**WHAT IS EXPECTED**:
Write out the whole listing, matching it exactly.

--- Start of GIVEN RECORDS ---

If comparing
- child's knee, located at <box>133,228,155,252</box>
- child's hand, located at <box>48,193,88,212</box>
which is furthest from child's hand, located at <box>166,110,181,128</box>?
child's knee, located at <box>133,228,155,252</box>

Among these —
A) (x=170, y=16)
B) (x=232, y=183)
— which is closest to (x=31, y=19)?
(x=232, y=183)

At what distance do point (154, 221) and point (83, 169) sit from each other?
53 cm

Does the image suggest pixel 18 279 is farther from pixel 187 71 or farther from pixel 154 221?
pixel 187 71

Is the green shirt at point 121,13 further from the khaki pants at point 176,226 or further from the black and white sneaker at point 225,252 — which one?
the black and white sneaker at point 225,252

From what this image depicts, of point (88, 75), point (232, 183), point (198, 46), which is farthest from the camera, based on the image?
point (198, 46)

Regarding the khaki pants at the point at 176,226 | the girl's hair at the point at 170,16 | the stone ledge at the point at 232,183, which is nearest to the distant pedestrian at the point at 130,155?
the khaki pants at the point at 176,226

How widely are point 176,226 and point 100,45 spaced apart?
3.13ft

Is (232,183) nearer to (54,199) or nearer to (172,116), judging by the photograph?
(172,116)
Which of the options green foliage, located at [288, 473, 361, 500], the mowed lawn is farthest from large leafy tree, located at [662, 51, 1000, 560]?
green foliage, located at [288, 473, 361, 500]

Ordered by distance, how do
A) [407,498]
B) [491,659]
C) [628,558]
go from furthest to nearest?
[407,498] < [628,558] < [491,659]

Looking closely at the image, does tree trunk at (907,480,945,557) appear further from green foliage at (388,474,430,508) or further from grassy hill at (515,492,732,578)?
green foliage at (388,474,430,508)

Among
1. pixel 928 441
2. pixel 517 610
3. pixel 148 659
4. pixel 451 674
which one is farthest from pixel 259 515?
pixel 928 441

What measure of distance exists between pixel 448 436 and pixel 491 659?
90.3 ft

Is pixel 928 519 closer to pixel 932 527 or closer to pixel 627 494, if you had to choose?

--- End of GIVEN RECORDS ---

**WORKED ANSWER**:
If comparing
- child's knee, located at <box>133,228,155,252</box>
- child's hand, located at <box>48,193,88,212</box>
which is furthest from child's hand, located at <box>166,110,181,128</box>?
child's knee, located at <box>133,228,155,252</box>

Among these —
A) (x=170, y=16)
B) (x=232, y=183)
— which is closest to (x=31, y=19)?
(x=232, y=183)

At what distance do point (154, 221) and point (83, 169) sit from each other?
53 cm

Does the image suggest pixel 18 279 is farther from pixel 187 71 or farther from pixel 154 221?
pixel 187 71

Is the green shirt at point 121,13 further from the khaki pants at point 176,226 or further from the black and white sneaker at point 225,252 — which one?
the black and white sneaker at point 225,252

From what this image depicts, of point (88, 75), point (232, 183), point (198, 46), which is farthest from the camera, based on the image?
point (198, 46)

Regarding the khaki pants at the point at 176,226 | the girl's hair at the point at 170,16 | the stone ledge at the point at 232,183, which is nearest to the distant pedestrian at the point at 130,155?
the khaki pants at the point at 176,226

How widely are point 176,226 and point 100,45 spaced apart?
3.13ft

Is (232,183) nearer to (54,199) or nearer to (172,116), judging by the photograph?
(172,116)
Which of the options green foliage, located at [288, 473, 361, 500], the mowed lawn is farthest from large leafy tree, located at [662, 51, 1000, 560]?
green foliage, located at [288, 473, 361, 500]

Ordered by distance, how do
A) [407,498]
B) [491,659]
C) [628,558]
go from furthest to nearest?
[407,498] < [628,558] < [491,659]

Looking closely at the image, does tree trunk at (907,480,945,557) appear further from green foliage at (388,474,430,508) or further from grassy hill at (515,492,732,578)?
green foliage at (388,474,430,508)

Among
1. pixel 928 441
2. pixel 517 610
3. pixel 148 659
4. pixel 451 674
which one is farthest from pixel 259 515?
pixel 928 441

What measure of distance exists between pixel 448 436 and pixel 491 659?
90.3 ft

Is pixel 928 519 closer to pixel 932 527 or closer to pixel 627 494, if you had to choose?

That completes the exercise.